I’m a great believer in systems and analysis. In fact I think the whole world is one big interconnected system… But that’s a story for another day. One of the systems that is the biggest challenge to working out what needs doing and doing it is the email inbox. In most companies the email inbox seems life consuming! And it makes you completely reactive, if you are not careful.

The steady state of an inbox isn’t empty. It is full. Really full.

That doesn’t make me feel good. How can you fix that?

Lets look at the system and optimise it or change it! Why is it full? Well, because there’s more stuff coming in than going out. Okay. Not genius I know, but bear with me. There are two ways we can fix the problem:

LESS IN

MORE OUT

Well, less in is tricky. Have less friends/co-workers, or get ones who don’t email? May be not. Send less emails so there aren’t so many replies? May be. But that might mean being even less proactive. Not good. However, you could pick up the phone. It saves those explosive email threads that generate text at a volume of knots. Sometimes you can’t reach the person on the phone. Next solution please!
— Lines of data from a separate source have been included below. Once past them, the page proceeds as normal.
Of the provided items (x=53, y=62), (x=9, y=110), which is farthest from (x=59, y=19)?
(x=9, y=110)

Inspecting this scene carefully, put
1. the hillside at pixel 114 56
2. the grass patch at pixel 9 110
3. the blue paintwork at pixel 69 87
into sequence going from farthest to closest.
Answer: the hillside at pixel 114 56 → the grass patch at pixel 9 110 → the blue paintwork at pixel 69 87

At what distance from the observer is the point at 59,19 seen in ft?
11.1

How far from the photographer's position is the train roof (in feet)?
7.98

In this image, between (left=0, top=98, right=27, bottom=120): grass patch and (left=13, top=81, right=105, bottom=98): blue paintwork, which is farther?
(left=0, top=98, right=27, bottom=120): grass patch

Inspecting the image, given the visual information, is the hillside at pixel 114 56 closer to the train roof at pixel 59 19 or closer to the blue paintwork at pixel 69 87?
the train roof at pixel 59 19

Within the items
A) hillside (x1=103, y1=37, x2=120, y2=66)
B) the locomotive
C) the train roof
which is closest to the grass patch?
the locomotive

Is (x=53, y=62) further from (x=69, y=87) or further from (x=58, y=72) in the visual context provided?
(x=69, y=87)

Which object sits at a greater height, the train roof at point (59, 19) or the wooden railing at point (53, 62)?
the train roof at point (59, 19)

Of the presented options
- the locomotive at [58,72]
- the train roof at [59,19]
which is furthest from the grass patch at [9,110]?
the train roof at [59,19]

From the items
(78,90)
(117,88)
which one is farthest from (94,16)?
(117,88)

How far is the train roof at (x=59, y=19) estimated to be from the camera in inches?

More out. Read faster? Delete faster? Actually. For me, the issue is to read less. How MANY TIMES do you look at each email in your inbox? If the answer is once, you are in great shape. If it is more than once, then you have a huge opportunity to get better results and be more efficient. Read emails once then delete , forward or reply! (or archive them, in an unstructured system, if that is what your job requires). Problem solved. For most of us, or at least for me it used to be, that any given email was read many many times. Even if we don’t reread it, we still trip over that email again and again each time we are looking for another one, and we don’t deal with it. Why? For me it is mostly these:

  • This will take too long to do right now.
    • Ok. If it is really going to take that long, then put a time in the diary to process it. File the email – I drag it straight on to my outlook calendar. Or, reply to the email saying you aren’t able to commit to helping right now, if you can’t.
  • Might do this later.
    • Deadly! Will you really do it laterer? Why not now? Be brutal: Delete it or do it. Done.
  • Might need this one day.
    • Well, file it then, if you really must!
  • Might forward this to some one.
    • Well, do it then! Right now.

OK. Hopefully we have the building blocks of a better system. Now, that should work for you – even if you use a blackberry like I did in the past. I ditched that. That’s another story. Now, just the small question of how to get from here to there. That is from the 1,000+ emails, to the empty inbox. Set a “high water mark”. Commit to having ‘n’ less emails in your inbox at the end of the day than there were at the beginning. Make sure that ‘n’ is a reasonable number. Something achievable, but enough to make a difference on those 1,000 emails within your lifetime!

The essence is this: MAKE PROGRESS. NOW!

OK. Time for me to eat my own therapy…

What’s stopping your inbox from being empty? What can you do about it?